Customers are deeply irrational and make decisions based upon emotions rather than logical thought. Fortunately, numerous studies have shown these emotional reactions to be highly predictable. Here are
1. Similar prices prevent sales.
More customers will buy at least one of two products if they have slightly different prices than if they have identical prices. Example: two T-shirts priced at $9.50 and $9.60 will sell better than if they're both priced at $9.55.
2. High-priced alternatives increase sales.
Customers are more likely to buy a product after being exposed to an expensive alternative. For example, the Tesla Model 3 (at $35,000) became the most pre-ordered automobile of all time in part because would-be buyers compared it to Tesla's existing high-priced models.

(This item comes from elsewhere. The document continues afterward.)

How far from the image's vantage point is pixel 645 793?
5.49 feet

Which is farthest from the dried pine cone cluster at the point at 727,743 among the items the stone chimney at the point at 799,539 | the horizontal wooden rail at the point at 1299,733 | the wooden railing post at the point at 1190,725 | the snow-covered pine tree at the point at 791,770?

3. Buyers do not notice price hikes <10%.
As a general rule, customers don't really care that much about price increases until the increase exceeds 10% of the original price. A good example of this is the $.35 that fast food restaurants charge for a piece of cheese (cost: approx. $.01) added to a $3.75 burger.
4. Customers buy more with installments.
Customers are more likely to buy a product if the price is broken into multiple payments (like 3 payments of $50) rather than a single price ($150). Partly this is due to a desire to control cash-flow but it's mostly because customers don't do the math in their heads.
5. Price can be re-framed to seem smaller.
Customers will consider a price more attractive if you compare it to something else that seems trivial. A common example: "it costs less than your daily cup of Starbucks coffee" makes $766.50 seem more palatable.
6. Too much choice prevents buying.
Customers are more likely to buy if they're presented with fewer choices. As Scientific American recently put it: "Logic suggests that having options allows people to select precisely what makes them happiest. But, as studies show, abundant choice often makes for misery."
7. Bundling options increases add-on buying.
Customers confronted with add-on options are less likely to buy when buying requires separate decisions and more likely to buy when the options are bundled into a package. Apple's bundle-rich website is a perfect example.
8. Yes, $999 sells better than $1,000.00
I recently wrote about this technique in The Old-School Pricing Technique That Still Works. Note that $999 also sells much better than $999.99 because the decimal makes the number seem larger. Go figure.
9. Customers will pay more in fancy places.
Weirdly, customers are perfectly willing to pay two or three times as much for the same product when that product is purchased in posh surroundings. This is why upscale hotels can continue to charge (for instance) $10.00 for a $.50 glass of milk.
10. Customers will buy anything that's scarce.
Customers pull out their wallets when told something won't be available in the future. The archetypal example of this is the Pontiac, a car that pretty much nobody wanted until GM retired the brand in 2010, at which point every car left on the lots sold within a couple of weeks.